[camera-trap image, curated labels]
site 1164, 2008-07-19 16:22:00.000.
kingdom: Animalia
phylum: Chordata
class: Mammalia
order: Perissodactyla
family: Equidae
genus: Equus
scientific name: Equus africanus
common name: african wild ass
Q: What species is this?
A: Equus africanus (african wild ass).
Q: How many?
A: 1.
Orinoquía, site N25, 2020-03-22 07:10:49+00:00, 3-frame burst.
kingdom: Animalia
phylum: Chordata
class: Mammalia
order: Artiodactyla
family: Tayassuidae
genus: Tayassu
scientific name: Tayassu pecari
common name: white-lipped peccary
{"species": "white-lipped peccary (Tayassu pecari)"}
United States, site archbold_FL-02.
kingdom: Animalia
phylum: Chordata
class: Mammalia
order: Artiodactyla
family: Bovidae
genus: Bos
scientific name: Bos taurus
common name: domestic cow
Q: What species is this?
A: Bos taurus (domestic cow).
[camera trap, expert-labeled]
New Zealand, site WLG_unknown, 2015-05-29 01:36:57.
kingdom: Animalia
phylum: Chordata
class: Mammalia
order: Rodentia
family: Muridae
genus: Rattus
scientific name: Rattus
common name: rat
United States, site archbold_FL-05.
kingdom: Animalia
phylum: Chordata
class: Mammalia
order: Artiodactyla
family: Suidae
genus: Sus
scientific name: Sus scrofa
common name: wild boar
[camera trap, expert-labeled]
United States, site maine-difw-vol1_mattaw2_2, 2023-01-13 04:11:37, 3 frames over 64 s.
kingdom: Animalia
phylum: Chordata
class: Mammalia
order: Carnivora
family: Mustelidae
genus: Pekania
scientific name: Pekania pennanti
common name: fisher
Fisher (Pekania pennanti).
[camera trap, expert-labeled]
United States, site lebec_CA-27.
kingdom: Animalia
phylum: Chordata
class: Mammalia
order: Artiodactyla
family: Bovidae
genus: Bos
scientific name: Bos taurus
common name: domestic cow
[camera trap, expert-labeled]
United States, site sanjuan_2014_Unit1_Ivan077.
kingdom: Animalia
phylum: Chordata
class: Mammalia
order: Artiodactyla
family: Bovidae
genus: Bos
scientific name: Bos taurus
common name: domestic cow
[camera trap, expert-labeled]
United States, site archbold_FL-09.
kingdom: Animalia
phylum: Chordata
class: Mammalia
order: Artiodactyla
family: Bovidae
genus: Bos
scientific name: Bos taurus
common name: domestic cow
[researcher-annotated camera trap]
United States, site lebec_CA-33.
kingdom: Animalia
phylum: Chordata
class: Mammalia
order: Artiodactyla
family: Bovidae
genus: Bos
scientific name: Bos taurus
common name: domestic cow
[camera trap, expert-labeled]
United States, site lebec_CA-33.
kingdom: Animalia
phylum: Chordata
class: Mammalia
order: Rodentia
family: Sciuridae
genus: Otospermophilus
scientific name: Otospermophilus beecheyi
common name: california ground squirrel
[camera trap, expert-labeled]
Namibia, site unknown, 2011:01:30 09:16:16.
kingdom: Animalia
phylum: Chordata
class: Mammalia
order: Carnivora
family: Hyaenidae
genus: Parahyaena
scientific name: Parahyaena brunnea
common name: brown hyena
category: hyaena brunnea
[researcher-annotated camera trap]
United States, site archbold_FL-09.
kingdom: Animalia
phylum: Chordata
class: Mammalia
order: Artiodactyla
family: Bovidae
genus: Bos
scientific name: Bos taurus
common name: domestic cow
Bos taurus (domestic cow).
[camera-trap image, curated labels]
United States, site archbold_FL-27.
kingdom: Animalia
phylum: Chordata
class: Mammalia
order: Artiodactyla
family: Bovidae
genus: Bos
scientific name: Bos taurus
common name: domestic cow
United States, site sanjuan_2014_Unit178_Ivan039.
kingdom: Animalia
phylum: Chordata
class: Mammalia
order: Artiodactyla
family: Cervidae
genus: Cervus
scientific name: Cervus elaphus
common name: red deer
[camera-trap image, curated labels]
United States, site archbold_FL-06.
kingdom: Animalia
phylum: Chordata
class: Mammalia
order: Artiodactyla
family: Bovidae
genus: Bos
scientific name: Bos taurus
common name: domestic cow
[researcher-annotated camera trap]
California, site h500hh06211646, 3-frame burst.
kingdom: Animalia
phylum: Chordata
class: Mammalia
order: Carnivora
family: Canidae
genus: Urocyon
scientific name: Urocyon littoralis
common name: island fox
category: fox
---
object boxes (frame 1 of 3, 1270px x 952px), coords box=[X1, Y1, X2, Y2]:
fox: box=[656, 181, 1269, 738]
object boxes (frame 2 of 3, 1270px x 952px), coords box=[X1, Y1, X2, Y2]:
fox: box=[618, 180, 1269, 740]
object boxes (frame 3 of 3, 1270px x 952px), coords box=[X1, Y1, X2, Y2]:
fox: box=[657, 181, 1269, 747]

Work instructions>
For this exercise, retype each entry from above exactly as it stands.

Solution to this task>
[camera-trap image, curated labels]
site 1164, 2008-07-19 16:22:00.000.
kingdom: Animalia
phylum: Chordata
class: Mammalia
order: Perissodactyla
family: Equidae
genus: Equus
scientific name: Equus africanus
common name: african wild ass
Q: What species is this?
A: Equus africanus (african wild ass).
Q: How many?
A: 1.
Orinoquía, site N25, 2020-03-22 07:10:49+00:00, 3-frame burst.
kingdom: Animalia
phylum: Chordata
class: Mammalia
order: Artiodactyla
family: Tayassuidae
genus: Tayassu
scientific name: Tayassu pecari
common name: white-lipped peccary
{"species": "white-lipped peccary (Tayassu pecari)"}
United States, site archbold_FL-02.
kingdom: Animalia
phylum: Chordata
class: Mammalia
order: Artiodactyla
family: Bovidae
genus: Bos
scientific name: Bos taurus
common name: domestic cow
Q: What species is this?
A: Bos taurus (domestic cow).
[camera trap, expert-labeled]
New Zealand, site WLG_unknown, 2015-05-29 01:36:57.
kingdom: Animalia
phylum: Chordata
class: Mammalia
order: Rodentia
family: Muridae
genus: Rattus
scientific name: Rattus
common name: rat
United States, site archbold_FL-05.
kingdom: Animalia
phylum: Chordata
class: Mammalia
order: Artiodactyla
family: Suidae
genus: Sus
scientific name: Sus scrofa
common name: wild boar
[camera trap, expert-labeled]
United States, site maine-difw-vol1_mattaw2_2, 2023-01-13 04:11:37, 3 frames over 64 s.
kingdom: Animalia
phylum: Chordata
class: Mammalia
order: Carnivora
family: Mustelidae
genus: Pekania
scientific name: Pekania pennanti
common name: fisher
Fisher (Pekania pennanti).
[camera trap, expert-labeled]
United States, site lebec_CA-27.
kingdom: Animalia
phylum: Chordata
class: Mammalia
order: Artiodactyla
family: Bovidae
genus: Bos
scientific name: Bos taurus
common name: domestic cow
[camera trap, expert-labeled]
United States, site sanjuan_2014_Unit1_Ivan077.
kingdom: Animalia
phylum: Chordata
class: Mammalia
order: Artiodactyla
family: Bovidae
genus: Bos
scientific name: Bos taurus
common name: domestic cow
[camera trap, expert-labeled]
United States, site archbold_FL-09.
kingdom: Animalia
phylum: Chordata
class: Mammalia
order: Artiodactyla
family: Bovidae
genus: Bos
scientific name: Bos taurus
common name: domestic cow
[researcher-annotated camera trap]
United States, site lebec_CA-33.
kingdom: Animalia
phylum: Chordata
class: Mammalia
order: Artiodactyla
family: Bovidae
genus: Bos
scientific name: Bos taurus
common name: domestic cow
[camera trap, expert-labeled]
United States, site lebec_CA-33.
kingdom: Animalia
phylum: Chordata
class: Mammalia
order: Rodentia
family: Sciuridae
genus: Otospermophilus
scientific name: Otospermophilus beecheyi
common name: california ground squirrel
[camera trap, expert-labeled]
Namibia, site unknown, 2011:01:30 09:16:16.
kingdom: Animalia
phylum: Chordata
class: Mammalia
order: Carnivora
family: Hyaenidae
genus: Parahyaena
scientific name: Parahyaena brunnea
common name: brown hyena
category: hyaena brunnea
[researcher-annotated camera trap]
United States, site archbold_FL-09.
kingdom: Animalia
phylum: Chordata
class: Mammalia
order: Artiodactyla
family: Bovidae
genus: Bos
scientific name: Bos taurus
common name: domestic cow
Bos taurus (domestic cow).
[camera-trap image, curated labels]
United States, site archbold_FL-27.
kingdom: Animalia
phylum: Chordata
class: Mammalia
order: Artiodactyla
family: Bovidae
genus: Bos
scientific name: Bos taurus
common name: domestic cow
United States, site sanjuan_2014_Unit178_Ivan039.
kingdom: Animalia
phylum: Chordata
class: Mammalia
order: Artiodactyla
family: Cervidae
genus: Cervus
scientific name: Cervus elaphus
common name: red deer
[camera-trap image, curated labels]
United States, site archbold_FL-06.
kingdom: Animalia
phylum: Chordata
class: Mammalia
order: Artiodactyla
family: Bovidae
genus: Bos
scientific name: Bos taurus
common name: domestic cow
[researcher-annotated camera trap]
California, site h500hh06211646, 3-frame burst.
kingdom: Animalia
phylum: Chordata
class: Mammalia
order: Carnivora
family: Canidae
genus: Urocyon
scientific name: Urocyon littoralis
common name: island fox
category: fox
---
object boxes (frame 1 of 3, 1270px x 952px), coords box=[X1, Y1, X2, Y2]:
fox: box=[656, 181, 1269, 738]
object boxes (frame 2 of 3, 1270px x 952px), coords box=[X1, Y1, X2, Y2]:
fox: box=[618, 180, 1269, 740]
object boxes (frame 3 of 3, 1270px x 952px), coords box=[X1, Y1, X2, Y2]:
fox: box=[657, 181, 1269, 747]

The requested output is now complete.